===== EXTRAIT CHOISI =====

Il explique quel est cet effet moral: «Quelle leçon ces mots apportent d'indulgence charitable pour les habitudes vicieuses du principal acteur de la scène, et de ceux qui lui ressemblent… Le poète, pénétrant les laides et répugnantes surfaces des choses, a révélé, avec une habileté exquise, les liens plus délicats d'imagination et de sentiment, qui souvent attachent ces hommes à des pratiques si pleines de malheur pour eux et pour ceux qu'ils doivent chérir; et en tant qu'il communique au lecteur cette sympathie intelligente, il le rend capable d'exercer une influence sur l'esprit de ceux qui sont dans cette déplorable servitude338.» C'est bien sermonnaire, à propos d'une scène aussi joyeuse. Cependant, il y a, dans le ton qui change et qui s'élève pour parler de cette victoire passagère de l'homme sur les soucis, quelque chose qui explique le commentaire de Wordsworth. Il a finement saisi qu'il y avait là une leçon involontaire de sympathie.

Hélas! Les meilleures choses ne peuvent durer. Les vers où les plaisirs sont comparés à toutes choses fugitives et insaisissables s'élèvent d'un coup à la haute poésie. Quelle étonnante souplesse et, pour employer l'expression de Pascal, quelle étonnante agilité de génie possédait l'homme capable de pareils contrastes! Et cela est fait sans effort, sans heurt, par un flot de l'inspiration, qui s'enfle, monte, et redescend avec une égale aisance.

 
Mais les plaisirs sont comme les coquelicots ouverts,
Vous prenez la fleur, les pétales tombent!
Ou comme la chute de la neige dans la rivière,
Un instant blanche, puis fondue pour jamais;
Ou comme les éphémères des régions boréales,
Disparus avant que vous puissiez montrer leur place;
Ou comme la forme gracieuse de l'arc-en-ciel,
Qui s'évanouit dans l'orage.
Aucun homme ne peut attacher le temps ni la marée;
L'heure approche où Tam doit partir;
Cette heure, la clef de la voûte noire de la nuit,
C'est l'heure funeste où il monte à cheval.
Et il se met en route par une nuit telle
Que jamais pauvre pécheur ne fut dehors par une nuit pire.
 

En effet le temps est affreux et la nuit menaçante. La description de la tempête est faite en deux ou trois traits puissants. La bonhomie et la raillerie reparaissent avec la bataille de Tam contre les éléments.

 
Le vent soufflait comme si c'eût été son dernier souffle;
Les averses bruissantes montaient sur les rafales;
Les ténèbres avalaient les rapides éclairs;
Bruyant, profond et prolongé, le tonnerre beuglait:
Cette nuit-là un enfant aurait pu comprendre
Que le diable avait pris une affaire en main.
 
 
Bien monté sur sa jument grise, Meg,
Une meilleure ne leva jamais la jambe,
Tam trottait à travers flaque et boue,
Dédaignant vent, et pluie, et feu;
Tantôt tenant bien son bon bonnet bleu,
Tantôt fredonnant un vieux refrain écossais,
Tantôt regardant autour de lui avec prudence,
De peur que les esprits ne le surprissent soudain:
L'église d'Alloway n'était plus loin,
Où spectres et hiboux crient chaque nuit.

===== DONNÉES FOURNIES =====

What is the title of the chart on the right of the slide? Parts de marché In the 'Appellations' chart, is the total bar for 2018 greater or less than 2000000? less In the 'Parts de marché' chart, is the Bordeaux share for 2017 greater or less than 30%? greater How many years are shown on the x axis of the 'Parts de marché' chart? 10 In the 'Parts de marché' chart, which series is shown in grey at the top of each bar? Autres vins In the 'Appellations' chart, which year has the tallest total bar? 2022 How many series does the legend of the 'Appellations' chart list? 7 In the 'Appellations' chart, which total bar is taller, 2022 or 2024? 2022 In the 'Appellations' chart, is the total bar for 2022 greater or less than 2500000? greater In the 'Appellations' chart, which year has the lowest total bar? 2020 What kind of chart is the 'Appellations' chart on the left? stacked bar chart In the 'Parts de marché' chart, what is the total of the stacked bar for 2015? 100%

=====
===== DONNÉES FOURNIES =====

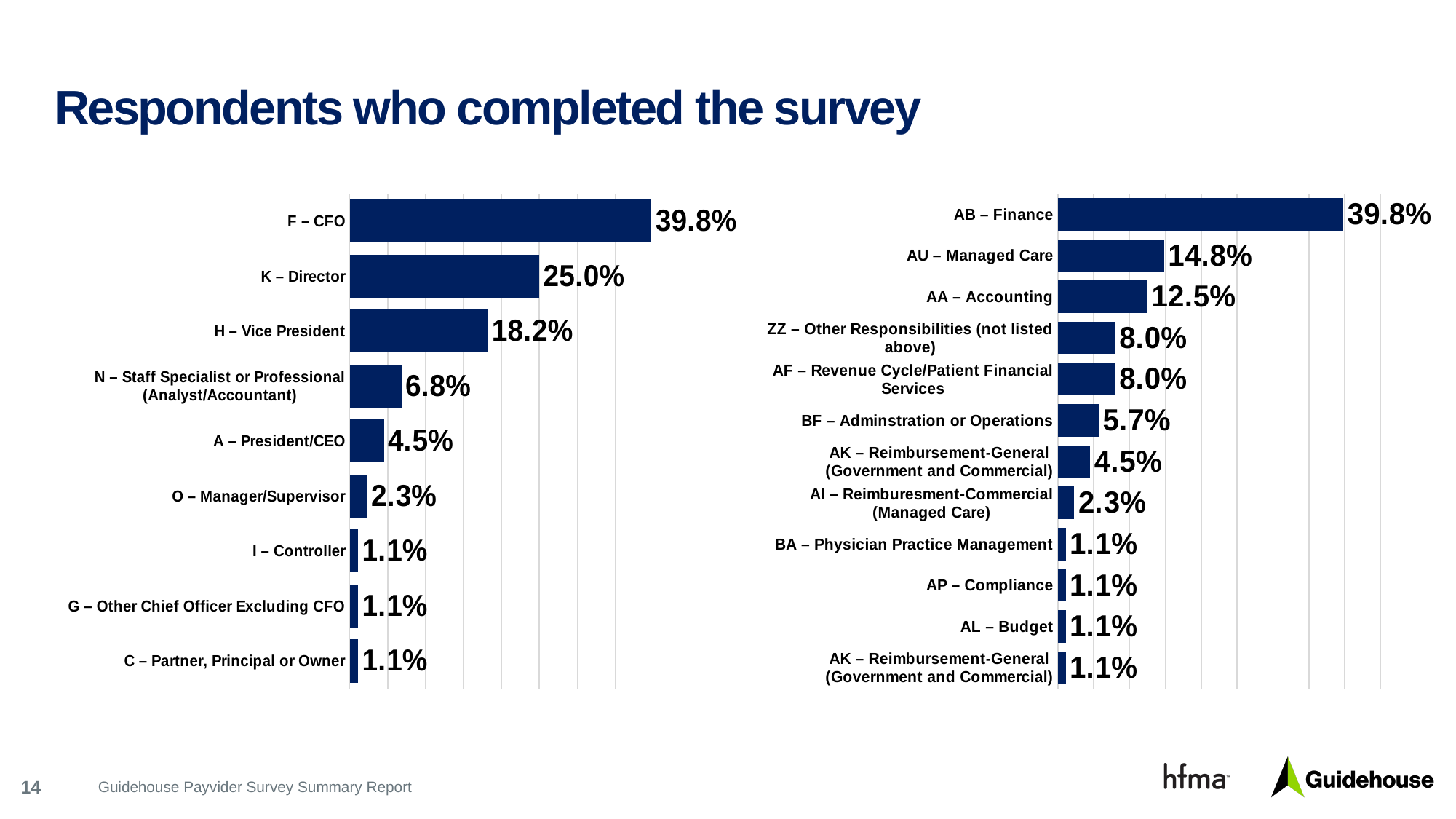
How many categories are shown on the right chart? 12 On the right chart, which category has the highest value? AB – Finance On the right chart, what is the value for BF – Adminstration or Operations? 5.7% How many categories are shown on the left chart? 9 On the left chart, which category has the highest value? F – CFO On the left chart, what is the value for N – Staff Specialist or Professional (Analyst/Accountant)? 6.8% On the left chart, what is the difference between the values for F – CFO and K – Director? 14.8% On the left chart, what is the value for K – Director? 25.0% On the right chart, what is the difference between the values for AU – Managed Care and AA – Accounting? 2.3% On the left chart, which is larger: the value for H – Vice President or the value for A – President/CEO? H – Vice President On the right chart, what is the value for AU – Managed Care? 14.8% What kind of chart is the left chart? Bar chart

=====

**TRAVAIL DEMANDÉ:**
1: Répondez à ces questions sur le passage consacré à la chevauchée de Tam :
(a) Comment s'appelle la jument que monte Tam ?
(b) Selon le commentaire, qui a saisi qu'il y avait là une leçon involontaire de sympathie ?
(c) À quelle fleur les plaisirs sont-ils d'abord comparés ?
2: Reprenez, s'il vous plaît, le passage sur la chevauchée de Tam après son dernier vers.
Les items n'ont aucun rôle dans ce travail.

**CORRIGÉ:**
1:
(a) Elle s'appelle Meg.
(b) C'est Wordsworth.
(c) Ils sont comparés aux coquelicots ouverts.

2:
 

Comme les sentiments du brave Tam sont bien indiqués! Il est d'abord tout en courage, et il se rit de ces éclairs et de ces bourrasques. Celles-ci le secouent cependant, et déjà le voici à ce commencement de peur où on se chante quelque chose pour se rassurer. Il regarde autour de lui; c'est mauvais signe. Il ne peut faire un pas sans rencontrer la place d'un crime ou d'un accident. Ces lugubres souvenirs le hantent; l'orage augmente; et tout à coup il aperçoit quelque chose d'étrange.

 
À ce moment, il avait traversé le gué,
Où le colporteur périt étouffé dans la neige;
Il avait dépassé les bouleaux et la grosse pierre,
Où Charlie l'ivrogne se cassa le cou;
Il avait passé par les ajoncs et près du tas de pierres,
Où les chasseurs trouvèrent l'enfant assassiné,
Il était près de l'épine, au-dessus du puits,
Où la mère de Mungo se pendit.
Devant lui, le Doon roule ses déluges;
L'orage redoublant rugit à travers les bois;
Les éclairs jaillissent d'un pôle à l'autre;
Près et plus près les tonnerres roulent;
Quand, flamboyante, à travers les arbres gémissants,
L'église d'Alloway apparut toute illuminée,
À travers chaque ouverture, des rayons s'échappaient,
Et bruyantes résonnaient la joie et la danse.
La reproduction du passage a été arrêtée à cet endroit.